III. Отступление из Москвы
III. Отступление из Москвы
От Малоярославца до Дорогобужа. Задуманное отступление совершалось в следующем порядке: во главе шел Наполеон с гвардией; затем корпуса Мюрата, Нея, Евгения, Понятовского, наконец Даву. Корпус Даву был самый сильный, ибо от Немана до Москвы он сократился только с 72 000 человек до 28 000; но из пяти его дивизионных генералов Гюден был убит у Валутина, Фриан, тяжело раненный, не в состоянии был командовать, у Компана была перевязана рука, а у Морана забинтована вся голова. Жерар, преемник Гюдена, изображал собою крайний арьергард. Выпавшая на долю Даву и Жерара задача была крайне тяжела: приходилось сдерживать казаков Платова, опиравшихся на легкую артиллерию; понукать или поджидать 20 000 отстающих, число которых все увеличивалось; охранять повозки с ранеными, потому что возчики бросали раненых и уезжали с запряжкой; тащить за собой огромную артиллерию и огромный обоз; приходить на этап, когда предшествующие корпуса уже истребили все; наконец, сносить несправедливые упреки императора, который обвинял Даву в медлительности и излишней боязливости.

- Задание 1
Замените в записях «Detect» на «Locate» на участке от строки, содержащей «Segment every instance», до конца записей, а остальное оставьте без изменений. Выведите только этот участок.

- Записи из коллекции
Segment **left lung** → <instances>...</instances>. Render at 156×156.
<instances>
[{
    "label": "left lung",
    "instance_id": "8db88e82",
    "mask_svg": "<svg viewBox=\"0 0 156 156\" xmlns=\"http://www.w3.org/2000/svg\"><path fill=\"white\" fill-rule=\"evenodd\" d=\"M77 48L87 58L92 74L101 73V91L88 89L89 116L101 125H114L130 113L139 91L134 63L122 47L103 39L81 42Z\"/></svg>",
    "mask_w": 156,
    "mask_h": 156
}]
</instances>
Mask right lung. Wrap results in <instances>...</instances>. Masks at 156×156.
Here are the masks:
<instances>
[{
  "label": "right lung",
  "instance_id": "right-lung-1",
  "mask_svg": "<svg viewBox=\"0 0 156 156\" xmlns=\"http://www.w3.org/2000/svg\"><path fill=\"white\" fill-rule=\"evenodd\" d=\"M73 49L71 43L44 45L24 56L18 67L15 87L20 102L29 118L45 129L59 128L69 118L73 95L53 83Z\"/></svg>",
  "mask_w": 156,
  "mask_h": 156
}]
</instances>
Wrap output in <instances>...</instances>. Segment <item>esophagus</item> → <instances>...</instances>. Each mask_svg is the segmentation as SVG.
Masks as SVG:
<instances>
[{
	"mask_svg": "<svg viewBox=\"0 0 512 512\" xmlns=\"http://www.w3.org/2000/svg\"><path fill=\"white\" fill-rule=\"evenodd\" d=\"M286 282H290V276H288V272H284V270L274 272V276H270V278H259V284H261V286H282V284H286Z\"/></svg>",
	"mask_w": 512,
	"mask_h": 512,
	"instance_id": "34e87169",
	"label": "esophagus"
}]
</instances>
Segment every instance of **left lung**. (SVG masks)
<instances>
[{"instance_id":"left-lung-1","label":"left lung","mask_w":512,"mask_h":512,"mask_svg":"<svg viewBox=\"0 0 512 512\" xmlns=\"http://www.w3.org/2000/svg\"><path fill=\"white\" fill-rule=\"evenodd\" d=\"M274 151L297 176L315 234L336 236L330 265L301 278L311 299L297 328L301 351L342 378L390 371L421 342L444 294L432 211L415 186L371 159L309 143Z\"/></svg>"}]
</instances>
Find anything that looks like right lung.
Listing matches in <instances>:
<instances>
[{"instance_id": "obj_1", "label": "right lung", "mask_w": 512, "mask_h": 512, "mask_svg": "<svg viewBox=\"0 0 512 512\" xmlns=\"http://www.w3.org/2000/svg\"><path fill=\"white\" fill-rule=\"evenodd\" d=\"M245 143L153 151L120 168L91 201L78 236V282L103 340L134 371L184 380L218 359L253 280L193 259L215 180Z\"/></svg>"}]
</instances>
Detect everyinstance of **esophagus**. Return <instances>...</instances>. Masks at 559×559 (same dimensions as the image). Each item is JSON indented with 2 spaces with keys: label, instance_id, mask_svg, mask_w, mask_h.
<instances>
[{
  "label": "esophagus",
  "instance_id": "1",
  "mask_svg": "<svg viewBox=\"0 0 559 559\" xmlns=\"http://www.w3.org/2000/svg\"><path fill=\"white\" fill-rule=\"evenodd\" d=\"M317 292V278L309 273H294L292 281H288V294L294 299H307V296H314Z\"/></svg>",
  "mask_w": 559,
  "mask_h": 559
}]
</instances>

- Задание 2
Ответьте по тексту об отступлении из Москвы:
(а) Кто шел во главе отступающей армии?
(б) До какого числа сократился корпус Даву от Немана до Москвы?
(в) В чем император обвинял Даву?

- Правильный результат 1
Segment every instance of **left lung**. (SVG masks)
<instances>
[{"instance_id":"left-lung-1","label":"left lung","mask_w":512,"mask_h":512,"mask_svg":"<svg viewBox=\"0 0 512 512\" xmlns=\"http://www.w3.org/2000/svg\"><path fill=\"white\" fill-rule=\"evenodd\" d=\"M274 151L297 176L315 234L336 236L330 265L301 278L311 299L297 328L301 351L342 378L390 371L421 342L444 294L432 211L415 186L371 159L309 143Z\"/></svg>"}]
</instances>
Find anything that looks like right lung.
Listing matches in <instances>:
<instances>
[{"instance_id": "obj_1", "label": "right lung", "mask_w": 512, "mask_h": 512, "mask_svg": "<svg viewBox=\"0 0 512 512\" xmlns=\"http://www.w3.org/2000/svg\"><path fill=\"white\" fill-rule=\"evenodd\" d=\"M245 143L153 151L120 168L91 201L78 236V282L103 340L134 371L184 380L218 359L253 280L193 259L215 180Z\"/></svg>"}]
</instances>
Locate everyinstance of **esophagus**. Return <instances>...</instances>. Masks at 559×559 (same dimensions as the image). Each item is JSON indented with 2 spaces with keys: label, instance_id, mask_svg, mask_w, mask_h.
<instances>
[{
  "label": "esophagus",
  "instance_id": "1",
  "mask_svg": "<svg viewBox=\"0 0 559 559\" xmlns=\"http://www.w3.org/2000/svg\"><path fill=\"white\" fill-rule=\"evenodd\" d=\"M317 292V278L309 273H294L292 281H288V294L294 299H307V296H314Z\"/></svg>",
  "mask_w": 559,
  "mask_h": 559
}]
</instances>

- Правильный результат 2
(а) Наполеон с гвардией.
(б) До 28 000 человек.
(в) В медлительности и излишней боязливости.